### SEZIONE DI TESTO
□ □ □

Mi trovo sempre in difficoltà quando devo stroncare un libro, perchè si dovrebbe cercare, nell'ambito del possibile, di coglierne comunque i lati positivi e concentrarsi su questi - no, non appartengo alla categoria di critici avari di lodi -, quanto basta perlomeno a non rimpiangerne il prezzo del libro stesso. Ma di fronte a quest'ultimo lavoro della Mazzantini, ci vorrebbe davvero un lavoro certosino. "Nessuno si salva da solo" è il semplice racconto - perlopiù condito di parolacce - di una semplice coppia che ha smesso semplicemente di amarsi. La Mazzantini cerca di andare a fondo negli animi di Gaetano e Delia, i protagonisti del romanzo, e in alcuni casi riesce a colpire il lettore e a catalizzare l'attenzione sul dramma di un amore che è stato tanto grande ma di cui non ne è che rimasta la cenere, ma è la storia stessa ad essere sterile e priva di spunti narrativi coinvolgenti che spingano a continuare nella lettura.

□ □ □

### LE CONSEGNE
• a. Stabilisci se le affermazioni (i), (ii) e (iii) trovano conferma nella recensione, rispondendo sì o no a ciascuna e citando fra virgolette le parole decisive della recensione. (i) Chi scrive dichiara di appartenere alla categoria dei critici avari di lodi. (ii) I protagonisti del romanzo si chiamano Gaetano e Delia. (iii) Secondo la recensione, la storia è ricca di spunti narrativi coinvolgenti.
• b. Che cosa racconta "Nessuno si salva da solo", stando alla recensione?
• c. Prosegui la recensione di "Nessuno si salva da solo" con alcune frasi che seguano l'ultima riportata.
I record qui sotto non hanno alcun legame con la recensione.

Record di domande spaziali

□ □ □

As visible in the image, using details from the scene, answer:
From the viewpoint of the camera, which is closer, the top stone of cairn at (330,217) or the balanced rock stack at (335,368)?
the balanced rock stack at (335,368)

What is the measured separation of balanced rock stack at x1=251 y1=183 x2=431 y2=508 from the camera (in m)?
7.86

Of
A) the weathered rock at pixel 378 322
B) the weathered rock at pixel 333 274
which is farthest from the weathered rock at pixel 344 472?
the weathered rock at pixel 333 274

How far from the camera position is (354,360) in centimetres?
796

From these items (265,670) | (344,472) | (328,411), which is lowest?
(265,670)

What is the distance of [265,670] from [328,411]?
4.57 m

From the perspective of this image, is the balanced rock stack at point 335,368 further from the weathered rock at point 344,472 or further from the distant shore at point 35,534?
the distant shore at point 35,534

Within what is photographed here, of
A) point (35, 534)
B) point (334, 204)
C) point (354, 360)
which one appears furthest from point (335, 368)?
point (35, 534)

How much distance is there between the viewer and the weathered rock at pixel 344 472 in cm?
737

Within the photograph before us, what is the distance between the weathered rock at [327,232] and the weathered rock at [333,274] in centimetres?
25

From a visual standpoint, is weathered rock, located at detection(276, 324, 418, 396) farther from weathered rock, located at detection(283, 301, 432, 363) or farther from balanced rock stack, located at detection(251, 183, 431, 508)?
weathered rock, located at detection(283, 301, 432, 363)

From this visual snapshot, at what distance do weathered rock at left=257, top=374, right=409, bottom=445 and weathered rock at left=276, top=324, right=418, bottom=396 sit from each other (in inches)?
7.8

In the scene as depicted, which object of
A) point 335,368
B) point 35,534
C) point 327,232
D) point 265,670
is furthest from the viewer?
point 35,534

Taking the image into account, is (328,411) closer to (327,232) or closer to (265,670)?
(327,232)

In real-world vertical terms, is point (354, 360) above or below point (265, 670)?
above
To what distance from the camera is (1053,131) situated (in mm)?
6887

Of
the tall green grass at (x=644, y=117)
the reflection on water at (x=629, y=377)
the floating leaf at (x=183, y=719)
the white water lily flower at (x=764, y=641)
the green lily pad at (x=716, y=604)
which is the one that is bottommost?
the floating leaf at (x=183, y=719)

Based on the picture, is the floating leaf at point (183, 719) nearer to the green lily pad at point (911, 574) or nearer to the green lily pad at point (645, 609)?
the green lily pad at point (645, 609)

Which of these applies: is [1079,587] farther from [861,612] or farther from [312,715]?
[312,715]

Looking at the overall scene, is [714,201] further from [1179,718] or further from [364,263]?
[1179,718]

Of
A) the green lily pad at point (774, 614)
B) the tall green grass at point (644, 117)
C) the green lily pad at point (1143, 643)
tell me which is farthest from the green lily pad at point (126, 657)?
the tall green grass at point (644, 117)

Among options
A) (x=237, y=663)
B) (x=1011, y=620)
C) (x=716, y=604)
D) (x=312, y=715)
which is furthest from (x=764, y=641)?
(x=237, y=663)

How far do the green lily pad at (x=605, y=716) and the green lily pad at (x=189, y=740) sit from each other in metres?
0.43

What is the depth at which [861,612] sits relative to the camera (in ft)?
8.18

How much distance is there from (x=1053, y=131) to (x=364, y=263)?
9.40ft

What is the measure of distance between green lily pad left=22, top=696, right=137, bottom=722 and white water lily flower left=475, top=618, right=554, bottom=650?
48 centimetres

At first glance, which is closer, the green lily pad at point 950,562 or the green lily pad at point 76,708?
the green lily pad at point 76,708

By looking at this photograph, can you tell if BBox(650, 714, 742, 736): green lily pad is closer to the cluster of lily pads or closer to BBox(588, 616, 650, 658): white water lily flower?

□ □ □

### SOLUZIONI DEGLI ESERCIZI
• a.
(i) No: "no, non appartengo alla categoria di critici avari di lodi".
(ii) Sì: "negli animi di Gaetano e Delia, i protagonisti del romanzo".
(iii) No: "è la storia stessa ad essere sterile e priva di spunti narrativi coinvolgenti".

• b. Racconta di una semplice coppia che ha smesso semplicemente di amarsi.

• c.
La vicenda si svolge nell'arco di un'unica serata, in cui Delia e Gaetano si danno appuntamento in un ristorante. Da qui parte una numerosa serie di flashback che ci riportano indietro nel tempo, per indagare i motivi che hanno portato alla rottura del loro matrimonio. Delia è stata una ragazza debole, colpita da alcuni problemi alimentari che l'hanno portata sull'orlo dell'anoressia, ed ora che è mamma, risulta anaffettiva e ben poco premurosa, e nonostante abbia a cuore la vita dei due figli, non riesce a gestirne i loro disagi, i capricci e le problematiche. Gaetano invece ha prima grandi aspettative nei confronti della vita, in virtù della propria carriera di sceneggiatore, per poi diventare in un secondo momento un uomo deluso e un marito fedifrago convinto che sia sempre l'ultima volta. "E' andato tutto così veloce. Eppure sembrava tutto così solido. E' quello che Gaetano vorrebbe dire a ogni coppia che passa, se mai gli importasse essere buono con gli altri e dare un consiglio. Non vi fidate di voi stessi, di quello che credete di avere costruito".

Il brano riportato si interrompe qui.